I'd need to build a simple analytics back-end for capturing user behaviour. This will be captured via a Javascript snippet on a webpage just like Google Analytics or Mixpanel data.
The system needs to capture close-to-realtime browser data (scrolling position of page, mouse position etc.) It will record the state of the users' page every 5 seconds. There are only three attributes on each measurement but they are have to be taken frequently.
The data doesn't necessarily need to be sent every 5 seconds, it could be bussed up less frequently however it's imperative that I get all of the data while the user is on the page. i.e. I can't bus it once per minute and lose the last 59 seconds of data for someone who leaves after 119 seconds.
If possible I'd like to build a system that will scale for the foreseeable future which means it working for 10,000 sites, each with 100 concurrent visitors, i.e. 100,000 concurrent users each sending one event every 5 seconds.
I'm not worried about querying the data, that can be done using a separate system. I'm most interested in how to handle the capture of the data itself.
Requirements
Based on the budgeting above, the system needs to handle 20,000 events per second coming from a pool of 100,000 users.
I'd like to host this service on Heroku however while I've done a lot of work with Rails, I'm completely new to high throughput systems (other than knowing you don't process them using Rails).
Questions
- Is there a commercial system that would be good for doing this (like Pusher but for data capture as well as distribution)?
- Should I be looking to do this using HTTP requests or websockets?
- Is node.js the right choice for this or just trendy?

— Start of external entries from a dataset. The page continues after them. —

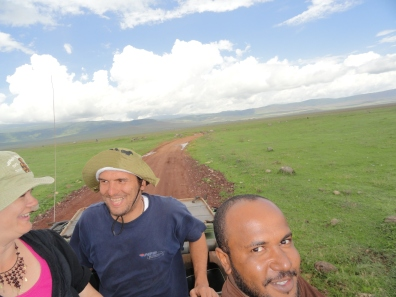 three friends on safari game drive ngorongoro creater kenya tanzania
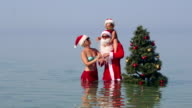Family at tropical beach dancing around the Christmas tree waving their hands video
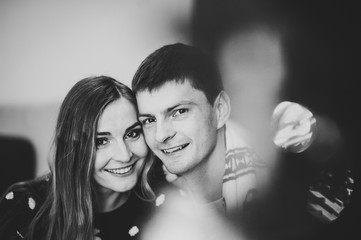 Couple in love next to a Christmas tree. A boy with a girl is celebrating Christmas and enjoys each other on New Year's Eve in a cozy home environment. New Year's love story. Black and white photo.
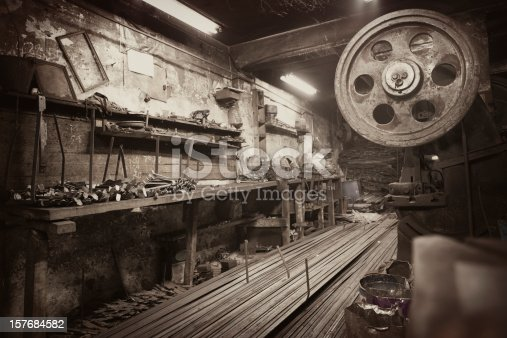 Early 90th century metal workshop with a press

- If I were to chose a socket-based solution, how many sockets can a dyno on Heroku handle for each webserver
- What are the pertinent considerations for choosing between Mongo / Reddis etc. for storage
- Is this the type of problem which actually requires two solutions - the first to get you to reasonable scale quickly and inexpensively and the second to take you past that scale on lower incremental cost but with more development effort required upfront?